= To do =
Copy each line of the material that contains the word "does", treating uppercase and lowercase as different.

= Dataset excerpts =
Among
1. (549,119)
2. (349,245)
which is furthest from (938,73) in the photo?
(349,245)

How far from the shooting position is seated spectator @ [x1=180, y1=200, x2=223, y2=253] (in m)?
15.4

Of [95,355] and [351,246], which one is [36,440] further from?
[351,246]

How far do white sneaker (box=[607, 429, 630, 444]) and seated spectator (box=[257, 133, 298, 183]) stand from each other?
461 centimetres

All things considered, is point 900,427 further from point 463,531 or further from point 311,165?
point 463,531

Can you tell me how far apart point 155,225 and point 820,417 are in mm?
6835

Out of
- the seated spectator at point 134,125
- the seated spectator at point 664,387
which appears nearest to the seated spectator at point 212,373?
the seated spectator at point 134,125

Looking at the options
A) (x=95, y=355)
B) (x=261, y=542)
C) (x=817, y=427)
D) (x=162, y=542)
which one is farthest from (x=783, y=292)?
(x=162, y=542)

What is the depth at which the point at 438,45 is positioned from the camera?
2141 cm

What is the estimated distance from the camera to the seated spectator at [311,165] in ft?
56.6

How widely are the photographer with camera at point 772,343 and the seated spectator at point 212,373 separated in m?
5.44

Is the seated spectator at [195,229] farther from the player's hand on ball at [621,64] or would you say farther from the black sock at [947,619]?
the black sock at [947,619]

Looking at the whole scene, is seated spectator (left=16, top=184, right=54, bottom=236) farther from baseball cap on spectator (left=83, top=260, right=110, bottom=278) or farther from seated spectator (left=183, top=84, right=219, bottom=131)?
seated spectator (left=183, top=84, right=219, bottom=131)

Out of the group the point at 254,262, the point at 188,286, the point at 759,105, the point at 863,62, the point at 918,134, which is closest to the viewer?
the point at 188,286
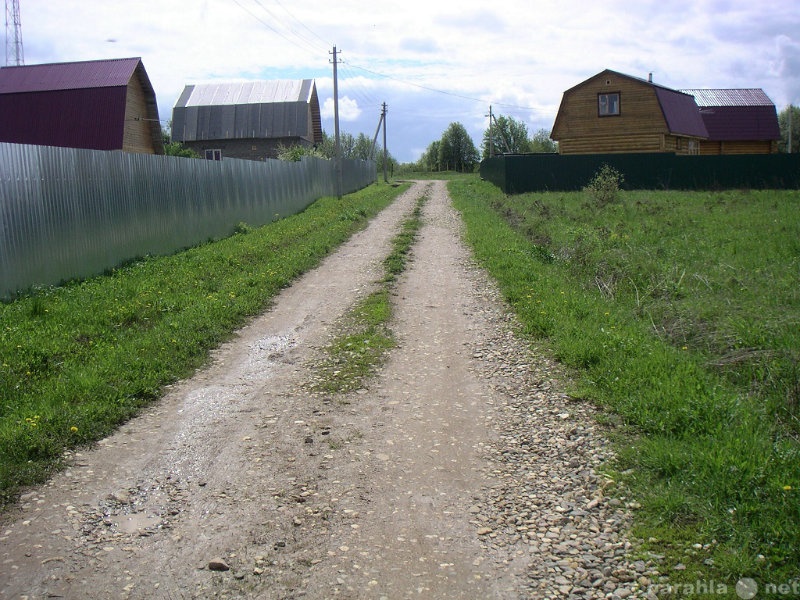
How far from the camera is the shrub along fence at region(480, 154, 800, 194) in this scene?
99.4 ft

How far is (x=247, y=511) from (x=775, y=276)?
8.83m

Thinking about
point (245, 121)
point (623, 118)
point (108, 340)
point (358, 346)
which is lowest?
point (358, 346)

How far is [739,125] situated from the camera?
144 feet

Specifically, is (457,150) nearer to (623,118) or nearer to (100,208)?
(623,118)

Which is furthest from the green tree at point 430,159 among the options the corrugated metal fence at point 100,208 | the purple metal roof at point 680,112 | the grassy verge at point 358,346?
the grassy verge at point 358,346

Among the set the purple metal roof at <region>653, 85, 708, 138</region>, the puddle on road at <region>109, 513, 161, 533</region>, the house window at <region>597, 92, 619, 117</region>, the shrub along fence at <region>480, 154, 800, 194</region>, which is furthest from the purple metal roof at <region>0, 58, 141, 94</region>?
the puddle on road at <region>109, 513, 161, 533</region>

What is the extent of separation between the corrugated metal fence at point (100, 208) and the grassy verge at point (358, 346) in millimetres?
4706

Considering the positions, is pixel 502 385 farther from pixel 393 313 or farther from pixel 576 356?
pixel 393 313

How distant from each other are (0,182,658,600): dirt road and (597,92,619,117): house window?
32919mm

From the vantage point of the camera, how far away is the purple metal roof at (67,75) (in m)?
28.4

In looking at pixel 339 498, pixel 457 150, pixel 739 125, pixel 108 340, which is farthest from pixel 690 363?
pixel 457 150

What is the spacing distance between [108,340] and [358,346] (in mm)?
2726

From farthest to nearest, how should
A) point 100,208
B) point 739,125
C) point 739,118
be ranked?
point 739,118, point 739,125, point 100,208

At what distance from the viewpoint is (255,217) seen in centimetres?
2033
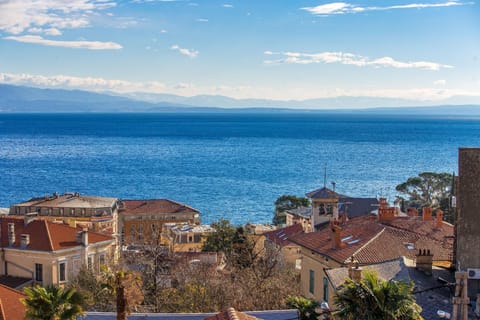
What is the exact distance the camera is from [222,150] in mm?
194750

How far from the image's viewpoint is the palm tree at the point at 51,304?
51.9 feet

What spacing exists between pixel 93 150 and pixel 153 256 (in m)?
165

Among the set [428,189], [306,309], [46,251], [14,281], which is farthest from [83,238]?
[428,189]

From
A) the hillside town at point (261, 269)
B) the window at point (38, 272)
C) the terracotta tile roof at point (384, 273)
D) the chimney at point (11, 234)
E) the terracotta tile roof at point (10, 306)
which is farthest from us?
the chimney at point (11, 234)

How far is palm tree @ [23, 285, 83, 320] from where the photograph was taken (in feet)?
51.9

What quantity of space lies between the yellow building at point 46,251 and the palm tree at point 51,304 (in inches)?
728

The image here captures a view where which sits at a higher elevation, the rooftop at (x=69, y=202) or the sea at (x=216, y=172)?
the rooftop at (x=69, y=202)

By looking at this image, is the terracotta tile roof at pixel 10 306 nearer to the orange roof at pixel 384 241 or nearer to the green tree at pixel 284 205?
the orange roof at pixel 384 241

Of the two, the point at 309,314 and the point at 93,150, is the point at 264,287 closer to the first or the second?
the point at 309,314

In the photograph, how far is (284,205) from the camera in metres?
83.4

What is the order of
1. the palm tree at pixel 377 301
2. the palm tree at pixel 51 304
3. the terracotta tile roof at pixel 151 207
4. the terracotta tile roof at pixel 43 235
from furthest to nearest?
the terracotta tile roof at pixel 151 207 < the terracotta tile roof at pixel 43 235 < the palm tree at pixel 51 304 < the palm tree at pixel 377 301

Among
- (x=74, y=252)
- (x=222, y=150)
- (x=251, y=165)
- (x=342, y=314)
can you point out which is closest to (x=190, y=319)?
(x=342, y=314)

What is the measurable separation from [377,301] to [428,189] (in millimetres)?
67869

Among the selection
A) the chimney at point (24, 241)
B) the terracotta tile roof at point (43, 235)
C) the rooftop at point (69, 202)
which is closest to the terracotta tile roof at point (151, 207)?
the rooftop at point (69, 202)
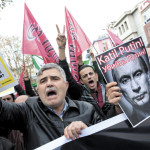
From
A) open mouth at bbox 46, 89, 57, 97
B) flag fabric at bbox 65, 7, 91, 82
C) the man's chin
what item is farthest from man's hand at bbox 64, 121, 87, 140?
flag fabric at bbox 65, 7, 91, 82

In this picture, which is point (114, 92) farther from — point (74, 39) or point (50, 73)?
point (74, 39)

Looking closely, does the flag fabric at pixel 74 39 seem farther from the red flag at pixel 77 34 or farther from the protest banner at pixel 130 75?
the protest banner at pixel 130 75

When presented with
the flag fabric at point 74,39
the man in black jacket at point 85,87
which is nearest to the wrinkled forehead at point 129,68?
the man in black jacket at point 85,87

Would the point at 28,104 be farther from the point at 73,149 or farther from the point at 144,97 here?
the point at 144,97

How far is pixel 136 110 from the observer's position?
1259mm

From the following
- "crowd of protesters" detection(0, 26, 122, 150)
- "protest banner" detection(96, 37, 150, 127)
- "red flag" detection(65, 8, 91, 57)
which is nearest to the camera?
"protest banner" detection(96, 37, 150, 127)

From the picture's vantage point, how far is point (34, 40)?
373cm

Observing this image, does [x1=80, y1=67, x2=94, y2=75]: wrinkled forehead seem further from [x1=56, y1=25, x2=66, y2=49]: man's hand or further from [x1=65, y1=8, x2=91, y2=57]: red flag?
[x1=65, y1=8, x2=91, y2=57]: red flag

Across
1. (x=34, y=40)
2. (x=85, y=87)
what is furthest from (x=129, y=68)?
(x=34, y=40)

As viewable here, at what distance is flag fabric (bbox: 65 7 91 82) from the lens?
11.8 ft

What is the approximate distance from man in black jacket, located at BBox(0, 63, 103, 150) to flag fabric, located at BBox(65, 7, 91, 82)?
1603 mm

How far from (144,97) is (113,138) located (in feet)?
1.24

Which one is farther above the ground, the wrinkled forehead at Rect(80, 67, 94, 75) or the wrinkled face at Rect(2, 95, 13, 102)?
the wrinkled forehead at Rect(80, 67, 94, 75)

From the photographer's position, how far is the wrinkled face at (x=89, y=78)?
9.65 feet
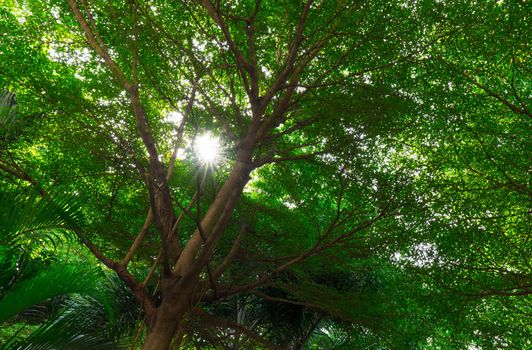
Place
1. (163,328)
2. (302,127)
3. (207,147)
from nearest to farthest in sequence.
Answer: (163,328) < (207,147) < (302,127)

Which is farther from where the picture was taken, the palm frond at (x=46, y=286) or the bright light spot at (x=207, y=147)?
the bright light spot at (x=207, y=147)

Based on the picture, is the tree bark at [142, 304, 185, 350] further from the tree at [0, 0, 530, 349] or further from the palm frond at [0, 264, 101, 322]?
the palm frond at [0, 264, 101, 322]

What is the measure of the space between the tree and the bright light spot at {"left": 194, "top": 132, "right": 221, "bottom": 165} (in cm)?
7

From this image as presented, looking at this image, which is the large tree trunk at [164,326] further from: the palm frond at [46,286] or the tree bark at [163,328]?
the palm frond at [46,286]

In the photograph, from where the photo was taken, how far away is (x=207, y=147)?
3.84 meters

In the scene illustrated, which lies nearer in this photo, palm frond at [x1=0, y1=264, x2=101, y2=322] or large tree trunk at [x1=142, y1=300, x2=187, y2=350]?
palm frond at [x1=0, y1=264, x2=101, y2=322]

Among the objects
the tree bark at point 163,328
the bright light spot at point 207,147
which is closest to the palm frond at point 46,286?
the tree bark at point 163,328

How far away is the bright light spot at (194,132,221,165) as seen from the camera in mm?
3676

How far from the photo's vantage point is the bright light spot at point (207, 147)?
3.68 metres

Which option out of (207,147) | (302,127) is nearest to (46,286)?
(207,147)

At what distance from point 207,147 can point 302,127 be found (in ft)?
3.55

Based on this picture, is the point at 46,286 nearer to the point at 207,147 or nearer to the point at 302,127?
the point at 207,147

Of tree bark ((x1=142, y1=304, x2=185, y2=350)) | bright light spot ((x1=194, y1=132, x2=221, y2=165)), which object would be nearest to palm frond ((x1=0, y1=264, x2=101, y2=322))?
tree bark ((x1=142, y1=304, x2=185, y2=350))

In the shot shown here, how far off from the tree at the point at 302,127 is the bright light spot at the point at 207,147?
0.07 metres
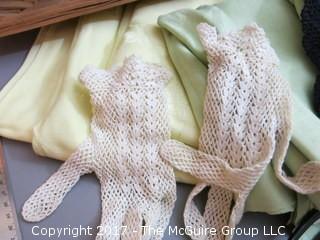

= Output of the exercise =
Looking closely, does the flag fabric at pixel 74 39 seem farther from the red flag at pixel 77 34 or farther from the protest banner at pixel 130 75?
Observing this image, does [x1=80, y1=67, x2=94, y2=75]: wrinkled forehead seem further from [x1=56, y1=25, x2=66, y2=49]: man's hand or further from [x1=65, y1=8, x2=91, y2=57]: red flag?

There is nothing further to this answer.